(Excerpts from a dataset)
++++++

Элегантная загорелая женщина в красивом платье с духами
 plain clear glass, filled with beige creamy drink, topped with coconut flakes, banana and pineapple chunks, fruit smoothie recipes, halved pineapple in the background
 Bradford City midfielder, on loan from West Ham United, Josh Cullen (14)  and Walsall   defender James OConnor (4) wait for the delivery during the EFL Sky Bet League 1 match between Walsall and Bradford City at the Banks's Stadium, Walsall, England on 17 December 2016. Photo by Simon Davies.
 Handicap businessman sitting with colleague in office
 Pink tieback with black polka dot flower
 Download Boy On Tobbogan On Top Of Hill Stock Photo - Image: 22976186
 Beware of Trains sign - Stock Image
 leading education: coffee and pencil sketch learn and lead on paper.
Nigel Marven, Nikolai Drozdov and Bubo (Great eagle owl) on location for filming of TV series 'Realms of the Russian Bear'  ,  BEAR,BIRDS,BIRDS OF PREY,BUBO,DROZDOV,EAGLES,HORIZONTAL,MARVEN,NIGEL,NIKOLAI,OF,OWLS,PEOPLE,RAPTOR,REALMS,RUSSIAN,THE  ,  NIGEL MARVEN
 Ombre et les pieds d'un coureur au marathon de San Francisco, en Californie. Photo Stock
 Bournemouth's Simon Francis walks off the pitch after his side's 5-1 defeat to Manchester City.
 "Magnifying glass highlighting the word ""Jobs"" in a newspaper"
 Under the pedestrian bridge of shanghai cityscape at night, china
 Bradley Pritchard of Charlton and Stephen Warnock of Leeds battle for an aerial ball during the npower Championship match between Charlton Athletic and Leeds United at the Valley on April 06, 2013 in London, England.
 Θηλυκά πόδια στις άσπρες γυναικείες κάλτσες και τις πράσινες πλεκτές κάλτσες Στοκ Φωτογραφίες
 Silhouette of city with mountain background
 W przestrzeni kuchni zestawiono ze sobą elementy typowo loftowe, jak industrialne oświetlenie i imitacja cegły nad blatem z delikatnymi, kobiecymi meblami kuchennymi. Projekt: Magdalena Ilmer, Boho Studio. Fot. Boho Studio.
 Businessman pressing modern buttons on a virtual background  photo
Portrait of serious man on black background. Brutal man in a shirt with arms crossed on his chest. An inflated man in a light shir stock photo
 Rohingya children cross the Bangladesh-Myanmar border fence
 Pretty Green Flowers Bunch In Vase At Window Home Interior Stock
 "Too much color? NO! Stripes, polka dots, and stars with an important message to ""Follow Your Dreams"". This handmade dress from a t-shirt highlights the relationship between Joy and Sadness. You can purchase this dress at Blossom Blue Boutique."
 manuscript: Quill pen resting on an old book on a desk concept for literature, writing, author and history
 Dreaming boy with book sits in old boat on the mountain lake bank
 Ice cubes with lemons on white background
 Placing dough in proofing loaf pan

++++++

WHAT THIS TASK INVOLVES —
Set down, exactly as they appear, the lines above from the first one to the line that holds "Pretty Green Flowers", both included, please, and no others.

ANSWER SPACE —
Элегантная загорелая женщина в красивом платье с духами
 plain clear glass, filled with beige creamy drink, topped with coconut flakes, banana and pineapple chunks, fruit smoothie recipes, halved pineapple in the background
 Bradford City midfielder, on loan from West Ham United, Josh Cullen (14)  and Walsall   defender James OConnor (4) wait for the delivery during the EFL Sky Bet League 1 match between Walsall and Bradford City at the Banks's Stadium, Walsall, England on 17 December 2016. Photo by Simon Davies.
 Handicap businessman sitting with colleague in office
 Pink tieback with black polka dot flower
 Download Boy On Tobbogan On Top Of Hill Stock Photo - Image: 22976186
 Beware of Trains sign - Stock Image
 leading education: coffee and pencil sketch learn and lead on paper.
Nigel Marven, Nikolai Drozdov and Bubo (Great eagle owl) on location for filming of TV series 'Realms of the Russian Bear'  ,  BEAR,BIRDS,BIRDS OF PREY,BUBO,DROZDOV,EAGLES,HORIZONTAL,MARVEN,NIGEL,NIKOLAI,OF,OWLS,PEOPLE,RAPTOR,REALMS,RUSSIAN,THE  ,  NIGEL MARVEN
 Ombre et les pieds d'un coureur au marathon de San Francisco, en Californie. Photo Stock
 Bournemouth's Simon Francis walks off the pitch after his side's 5-1 defeat to Manchester City.
 "Magnifying glass highlighting the word ""Jobs"" in a newspaper"
 Under the pedestrian bridge of shanghai cityscape at night, china
 Bradley Pritchard of Charlton and Stephen Warnock of Leeds battle for an aerial ball during the npower Championship match between Charlton Athletic and Leeds United at the Valley on April 06, 2013 in London, England.
 Θηλυκά πόδια στις άσπρες γυναικείες κάλτσες και τις πράσινες πλεκτές κάλτσες Στοκ Φωτογραφίες
 Silhouette of city with mountain background
 W przestrzeni kuchni zestawiono ze sobą elementy typowo loftowe, jak industrialne oświetlenie i imitacja cegły nad blatem z delikatnymi, kobiecymi meblami kuchennymi. Projekt: Magdalena Ilmer, Boho Studio. Fot. Boho Studio.
 Businessman pressing modern buttons on a virtual background  photo
Portrait of serious man on black background. Brutal man in a shirt with arms crossed on his chest. An inflated man in a light shir stock photo
 Rohingya children cross the Bangladesh-Myanmar border fence
 Pretty Green Flowers Bunch In Vase At Window Home Interior Stock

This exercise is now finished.